§ **Stated exercise**:
Pick up the biography of William Irvin Cowin after its final sentence and keep writing it.

William Irvin Cowin (April 28, 1938 – August 9, 2022) was an American jurist, politician, and state cabinet secretary who served as Massachusetts Secretary of Consumer Affairs from 1971 to 1972 and Massachusetts Secretary of Administration and Finance from 1972 to 1974. He was a candidate for State Attorney General in 1974 and Lieutenant Governor of Massachusetts in 1978.

Early career
Cowin graduated from Harvard College in 1959 and Harvard Law School in 1962. From 1963 to 1966 he was an Assistant Massachusetts Attorney General. When Attorney General Edward Brooke was elected to the United States Senate, Cowin joined him as a legislative assistant. He returned to Massachusetts in 1968 as special counsel to Mayor of Boston Kevin White.

In 1969 he was named Chairman of the State Public Utilities Commission by Governor Francis W. Sargent.

State cabinet secretary
In 1971, Cowin was appointed Massachusetts Secretary of Consumer Affairs. After Secretary of Administration and Finance Robert Yasi was appointed a judge in the Suffolk Probate Court, Cowin was chosen to succeed him. As Administration and Finance Secretary Cowin was in charge of outlining the state budget.

§ **Supplied entries**:

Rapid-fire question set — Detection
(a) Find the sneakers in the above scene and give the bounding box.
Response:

...

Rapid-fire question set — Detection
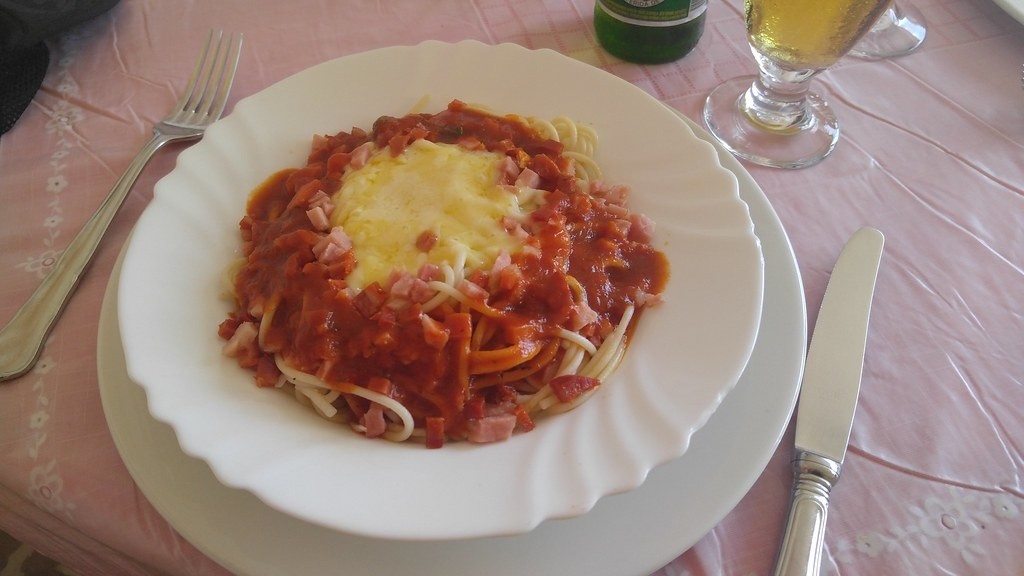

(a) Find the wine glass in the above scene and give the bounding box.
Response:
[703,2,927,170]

§ **Output of the exercise**:
1974 Attorney General campaign
Cowin resigned from Sargent's cabinet on May 9, 1974 to run for State Attorney General. He officially entered the race four days later. He won the convention endorsement after his two Republican opponents, Josiah Spaulding and Charles Codman Cabot, Jr., chose to bypass the convention. During the campaign, Cowin struggled to raise money  and trailed Spaulding in polls.

Cowin finished third in the Republican primary with 24% of the vote.

After the primary, Governor Sargent asked for state Republican chairman William Barnstead's resignation and recommended that Cowin succeed him. Sargent later postponed his efforts to remove Barnstead to focus on his race against Michael Dukakis.

In 1975, Cowin became a partner at Friedman & Atherton, LLP.

1978 Lieutenant Governor campaign
On May 25, 1978, Cowin and gubernatorial candidate Francis W. Hatch, Jr. announced Cowin's candidacy for lieutenant governor as Hatch's running mate.

On September 19, 1978 he defeated State Representative Peter McDowell in the Republican Primary 128,914 votes to 86,250.

On November 7, 1978, Hatch and Cowin lost the general election to Edward J. King and Thomas P. O'Neill III 53% to 47%.

Later career
From 2001 to 2008 Cowin was an associate justice of the Massachusetts Appeals Court.

Personal life
Cowin was married to retired Massachusetts Supreme Judicial Court Justice Judith Cowin. They have three grown children.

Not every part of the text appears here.